In her role as Accountant, Hutchinson takes care of the payrolls, invoices and bills for every city department, and helps with street and utility assessments. She also oversees the city’s rentals, like the City Park Pavilion and shelters at Long Lake Park and Peoples Park, which the public can rent out for special events like weddings and family reunions.
This past year has been a challenging one in regard to rentals because of the COVID-19 pandemic, she said, but in the past it’s always been a fun part of her job. She’s been doing it for years.

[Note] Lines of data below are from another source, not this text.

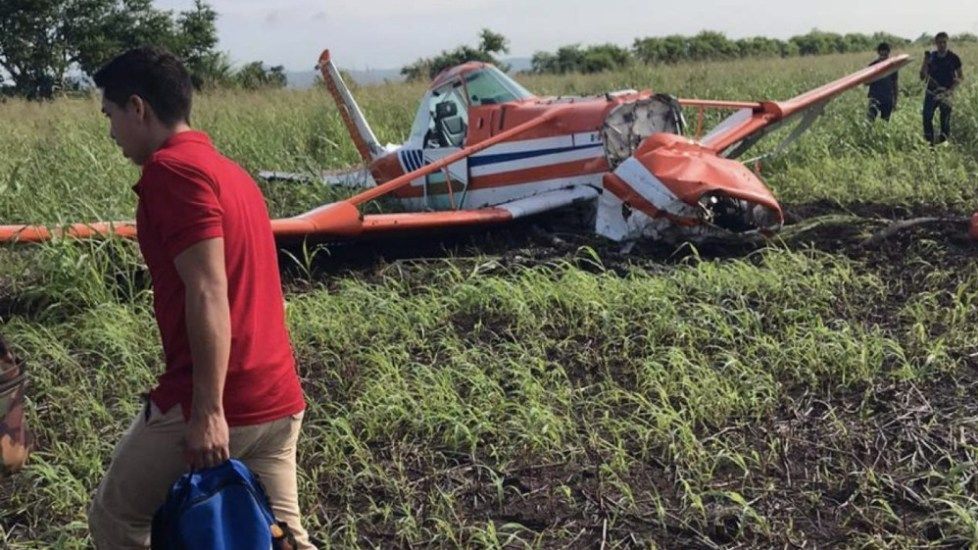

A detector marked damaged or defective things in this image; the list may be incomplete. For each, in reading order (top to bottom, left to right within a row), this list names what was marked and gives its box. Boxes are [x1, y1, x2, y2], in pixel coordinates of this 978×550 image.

crashed small airplane [0, 51, 908, 246]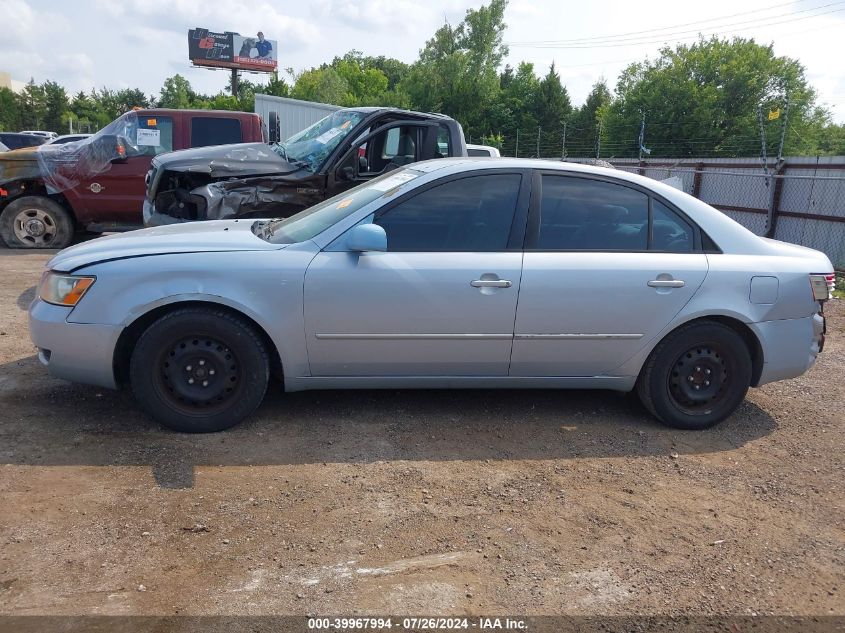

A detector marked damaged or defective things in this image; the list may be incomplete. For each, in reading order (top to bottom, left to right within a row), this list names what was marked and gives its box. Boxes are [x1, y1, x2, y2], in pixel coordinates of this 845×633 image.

wrecked vehicle [0, 108, 264, 247]
damaged red truck [0, 107, 264, 248]
wrecked vehicle [141, 107, 464, 226]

“When I first started, the Pavilion was free and hardly used,” she recalled. “Now it’s booked up pretty much every weekend. It’s interesting to look back on how far that’s come.”
She’s seen a lot of evolution over the decades, especially in terms of community growth and technology changes at the city offices. She remembers the grand opening of the Washington Square Mall and what a big community event that was. There was a similar feel when Kmart opened, she said. She also remembers major remodeling projects at the library, and the Pavilion. Plus, several housing developments and annexations have added to the city’s size and population in recent decades.
“It’s been fun to watch the city grow,” she said. “It’s not just been one thing, it’s been a conglomeration of a lot of things. It’s been a great ride.”
She remembers when she first started, the city had just recently purchased “fancy word processing machines… They were moving away from typewriters. We thought we had hit gold.”
She recalls saving all the city’s files on floppy disks, and printing things out on a machine that was so huge it took up an entire room. These days, of course, the floppy disks are long gone, and the printers are much smaller. That room once devoted to the printer is now Hutchinson’s office.
Hutchinson has worked with three different administrators, three different finance officers, five police chiefs and five fire chiefs over the years. Since she does payroll for every department, she gets to know and work with people from every department, she said -- and that’s been one of her favorite things about the job.
“We’ve had a lot of fun over the years,” she said, and then added with a laugh, “but I’m actually the oldest person here now, so it’s time to go.”
Hutchinson’s plan for retirement is simply to do “whatever I want,” she said. She’s looking forward to having the freedom to do more traveling, especially to visit her grown daughters, who don’t live in the area anymore.
A native of the Benson, Minn., area, she moved to Detroit Lakes with her husband in 1979 and they raised their family here.
“It’s been a great community,” she said.